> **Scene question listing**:
◆ ◆ ◆ ◆ ◆
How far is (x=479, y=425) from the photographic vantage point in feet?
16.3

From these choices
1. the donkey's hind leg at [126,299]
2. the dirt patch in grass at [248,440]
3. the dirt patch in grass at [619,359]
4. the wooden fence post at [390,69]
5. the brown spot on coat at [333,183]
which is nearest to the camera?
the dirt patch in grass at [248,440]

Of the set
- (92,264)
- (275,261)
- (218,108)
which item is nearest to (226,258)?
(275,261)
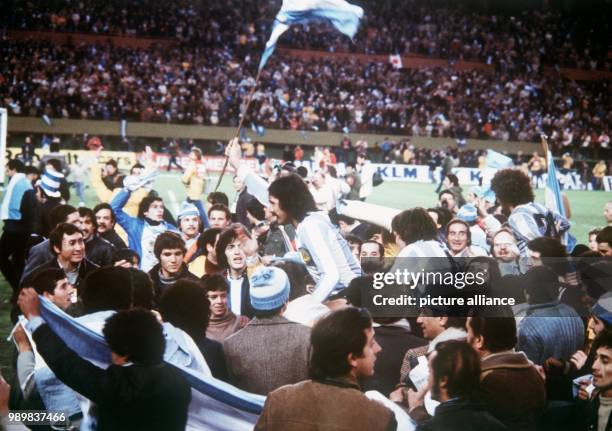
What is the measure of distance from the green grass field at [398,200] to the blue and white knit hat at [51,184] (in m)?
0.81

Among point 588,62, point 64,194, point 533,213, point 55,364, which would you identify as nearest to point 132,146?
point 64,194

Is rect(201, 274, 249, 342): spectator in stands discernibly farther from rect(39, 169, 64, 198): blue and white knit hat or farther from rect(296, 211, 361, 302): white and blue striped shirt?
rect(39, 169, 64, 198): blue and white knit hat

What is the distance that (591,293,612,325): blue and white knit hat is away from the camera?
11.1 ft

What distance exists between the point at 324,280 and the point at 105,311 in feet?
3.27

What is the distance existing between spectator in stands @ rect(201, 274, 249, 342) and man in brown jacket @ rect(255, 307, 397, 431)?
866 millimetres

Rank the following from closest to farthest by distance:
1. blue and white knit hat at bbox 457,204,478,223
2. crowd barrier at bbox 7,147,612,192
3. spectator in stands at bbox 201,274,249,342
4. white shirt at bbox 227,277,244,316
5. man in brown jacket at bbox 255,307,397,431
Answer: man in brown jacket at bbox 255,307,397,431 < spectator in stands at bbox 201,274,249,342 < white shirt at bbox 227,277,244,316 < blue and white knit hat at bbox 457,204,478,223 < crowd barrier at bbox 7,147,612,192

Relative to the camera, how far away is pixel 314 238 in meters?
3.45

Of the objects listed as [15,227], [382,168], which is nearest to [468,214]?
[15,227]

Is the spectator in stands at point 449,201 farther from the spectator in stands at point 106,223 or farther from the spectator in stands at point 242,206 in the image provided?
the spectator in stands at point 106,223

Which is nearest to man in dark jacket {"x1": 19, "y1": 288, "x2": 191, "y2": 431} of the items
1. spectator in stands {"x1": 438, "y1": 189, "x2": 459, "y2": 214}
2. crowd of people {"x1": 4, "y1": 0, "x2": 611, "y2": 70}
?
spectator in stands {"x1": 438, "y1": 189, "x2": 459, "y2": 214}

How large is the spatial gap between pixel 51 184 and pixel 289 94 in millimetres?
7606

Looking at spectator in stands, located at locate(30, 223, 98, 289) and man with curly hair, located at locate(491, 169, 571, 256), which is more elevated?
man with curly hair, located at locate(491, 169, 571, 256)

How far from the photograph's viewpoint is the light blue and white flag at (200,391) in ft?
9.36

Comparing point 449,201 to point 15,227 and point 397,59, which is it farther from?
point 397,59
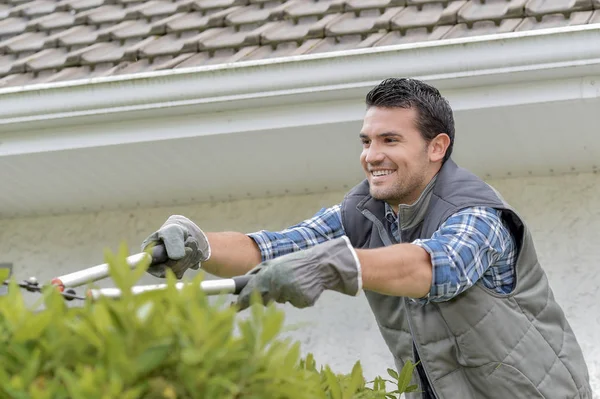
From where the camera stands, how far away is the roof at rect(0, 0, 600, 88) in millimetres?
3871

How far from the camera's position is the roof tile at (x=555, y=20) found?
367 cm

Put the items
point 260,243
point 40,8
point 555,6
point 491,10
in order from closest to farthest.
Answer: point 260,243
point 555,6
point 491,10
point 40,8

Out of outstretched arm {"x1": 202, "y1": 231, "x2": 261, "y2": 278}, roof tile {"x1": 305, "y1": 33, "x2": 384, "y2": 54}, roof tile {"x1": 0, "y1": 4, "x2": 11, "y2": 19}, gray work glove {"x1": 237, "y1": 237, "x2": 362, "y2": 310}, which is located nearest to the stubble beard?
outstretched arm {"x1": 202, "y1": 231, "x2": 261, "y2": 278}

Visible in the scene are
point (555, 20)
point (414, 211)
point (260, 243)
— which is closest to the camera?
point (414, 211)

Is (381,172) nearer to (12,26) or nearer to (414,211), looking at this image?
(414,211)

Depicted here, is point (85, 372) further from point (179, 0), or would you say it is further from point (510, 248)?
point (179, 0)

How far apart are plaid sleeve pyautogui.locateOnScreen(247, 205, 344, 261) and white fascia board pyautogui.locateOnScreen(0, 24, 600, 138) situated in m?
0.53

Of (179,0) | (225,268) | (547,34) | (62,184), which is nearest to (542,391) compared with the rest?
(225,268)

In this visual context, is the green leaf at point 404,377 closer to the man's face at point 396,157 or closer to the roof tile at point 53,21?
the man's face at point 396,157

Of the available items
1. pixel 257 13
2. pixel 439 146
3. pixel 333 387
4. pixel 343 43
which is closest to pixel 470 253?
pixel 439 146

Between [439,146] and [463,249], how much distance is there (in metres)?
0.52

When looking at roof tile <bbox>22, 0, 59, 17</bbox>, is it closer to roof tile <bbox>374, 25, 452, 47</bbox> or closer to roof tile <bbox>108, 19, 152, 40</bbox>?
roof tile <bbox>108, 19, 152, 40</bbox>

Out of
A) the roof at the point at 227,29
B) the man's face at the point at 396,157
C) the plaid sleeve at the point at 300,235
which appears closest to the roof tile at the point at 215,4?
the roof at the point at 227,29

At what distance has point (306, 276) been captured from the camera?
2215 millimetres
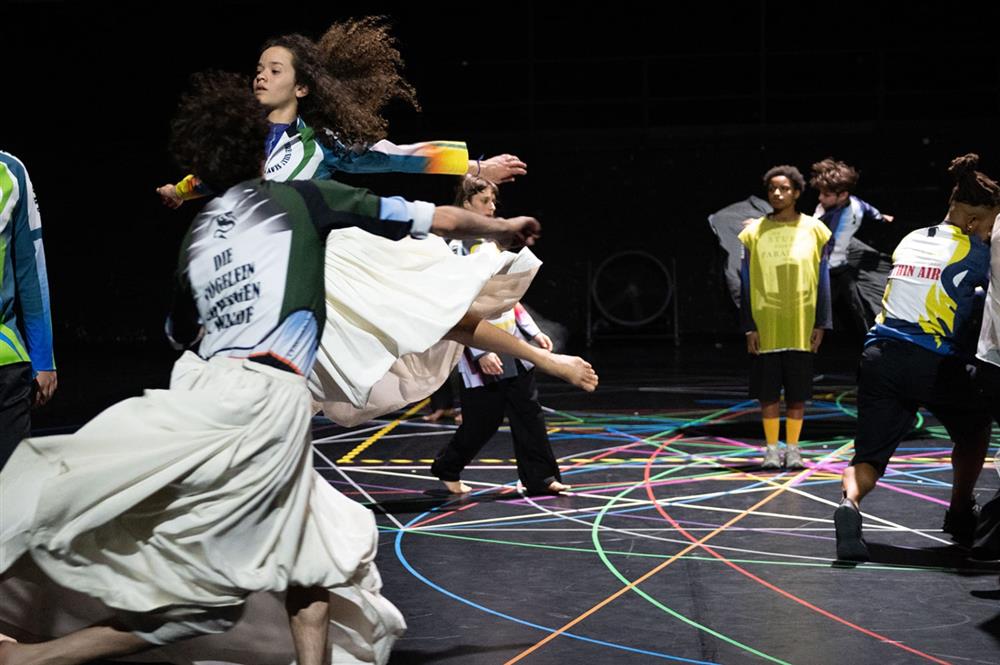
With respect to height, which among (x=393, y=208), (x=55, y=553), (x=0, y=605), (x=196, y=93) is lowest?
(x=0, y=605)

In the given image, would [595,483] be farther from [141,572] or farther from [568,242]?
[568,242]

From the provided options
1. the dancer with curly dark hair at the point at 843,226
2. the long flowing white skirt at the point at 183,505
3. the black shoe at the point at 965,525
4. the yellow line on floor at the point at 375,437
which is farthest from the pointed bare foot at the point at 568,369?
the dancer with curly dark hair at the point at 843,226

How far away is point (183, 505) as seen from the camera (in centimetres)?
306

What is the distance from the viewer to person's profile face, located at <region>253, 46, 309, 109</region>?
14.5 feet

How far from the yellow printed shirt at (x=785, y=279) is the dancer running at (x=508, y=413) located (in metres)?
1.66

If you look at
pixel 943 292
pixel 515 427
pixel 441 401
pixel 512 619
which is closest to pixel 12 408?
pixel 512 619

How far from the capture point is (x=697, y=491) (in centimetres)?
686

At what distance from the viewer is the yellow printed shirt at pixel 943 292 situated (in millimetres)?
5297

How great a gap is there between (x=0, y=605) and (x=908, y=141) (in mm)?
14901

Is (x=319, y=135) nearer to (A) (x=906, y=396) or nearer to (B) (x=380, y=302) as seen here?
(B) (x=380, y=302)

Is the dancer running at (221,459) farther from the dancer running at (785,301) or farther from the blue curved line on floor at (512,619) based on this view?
◆ ◆ ◆ ◆ ◆
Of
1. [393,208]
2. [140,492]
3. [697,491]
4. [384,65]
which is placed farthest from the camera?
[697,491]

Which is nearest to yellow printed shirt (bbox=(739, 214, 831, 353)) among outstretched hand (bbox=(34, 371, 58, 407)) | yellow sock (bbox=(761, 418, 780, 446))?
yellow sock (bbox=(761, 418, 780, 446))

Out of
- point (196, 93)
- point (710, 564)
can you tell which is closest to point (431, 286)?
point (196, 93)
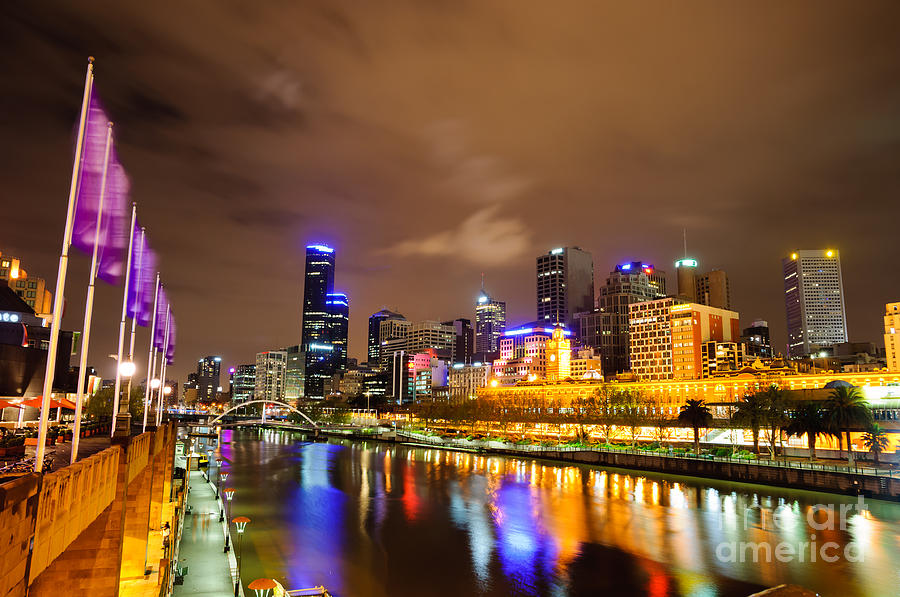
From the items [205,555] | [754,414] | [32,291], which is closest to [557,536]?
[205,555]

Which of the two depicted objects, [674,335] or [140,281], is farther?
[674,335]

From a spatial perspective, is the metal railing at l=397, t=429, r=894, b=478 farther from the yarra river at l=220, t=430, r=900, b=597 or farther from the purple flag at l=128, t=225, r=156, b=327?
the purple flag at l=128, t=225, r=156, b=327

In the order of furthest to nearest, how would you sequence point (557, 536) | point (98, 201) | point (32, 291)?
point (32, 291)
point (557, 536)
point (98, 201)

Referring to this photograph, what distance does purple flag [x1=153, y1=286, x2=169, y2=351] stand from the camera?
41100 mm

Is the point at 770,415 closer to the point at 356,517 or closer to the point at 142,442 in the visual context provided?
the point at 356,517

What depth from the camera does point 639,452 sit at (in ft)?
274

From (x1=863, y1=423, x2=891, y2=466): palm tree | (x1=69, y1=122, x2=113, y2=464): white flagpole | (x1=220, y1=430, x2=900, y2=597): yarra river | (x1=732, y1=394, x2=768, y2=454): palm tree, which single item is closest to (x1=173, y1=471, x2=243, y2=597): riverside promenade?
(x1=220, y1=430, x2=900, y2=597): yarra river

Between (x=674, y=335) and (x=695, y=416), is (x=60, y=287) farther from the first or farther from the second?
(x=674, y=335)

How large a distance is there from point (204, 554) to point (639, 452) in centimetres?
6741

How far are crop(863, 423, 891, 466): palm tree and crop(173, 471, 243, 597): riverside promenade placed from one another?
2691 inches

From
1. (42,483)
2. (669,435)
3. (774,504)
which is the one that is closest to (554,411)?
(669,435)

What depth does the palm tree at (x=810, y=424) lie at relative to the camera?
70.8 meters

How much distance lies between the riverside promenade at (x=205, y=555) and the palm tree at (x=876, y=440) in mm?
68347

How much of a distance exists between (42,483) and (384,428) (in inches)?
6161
◆ ◆ ◆ ◆ ◆
> **Task prompt**:
Can you give the part of the listing that opens with the line containing "How far from the capture" and closes with the line containing "Is the dancer running at (221,459)", both included, as a numbered list with blank lines left out?

> **Result**:
1. How far from the capture point is (x=697, y=491) (in centimetres)?
2. 686
3. At what distance from the viewer is the yellow printed shirt at pixel 943 292 situated (in millimetres)?
4. 5297
5. How great a gap is there between (x=0, y=605) and (x=908, y=141) (in mm)?
6. 14901
7. Is (x=319, y=135) nearer to (A) (x=906, y=396) or nearer to (B) (x=380, y=302) as seen here?
8. (B) (x=380, y=302)
9. Is the dancer running at (221,459) farther from the dancer running at (785,301) or farther from the blue curved line on floor at (512,619) based on this view?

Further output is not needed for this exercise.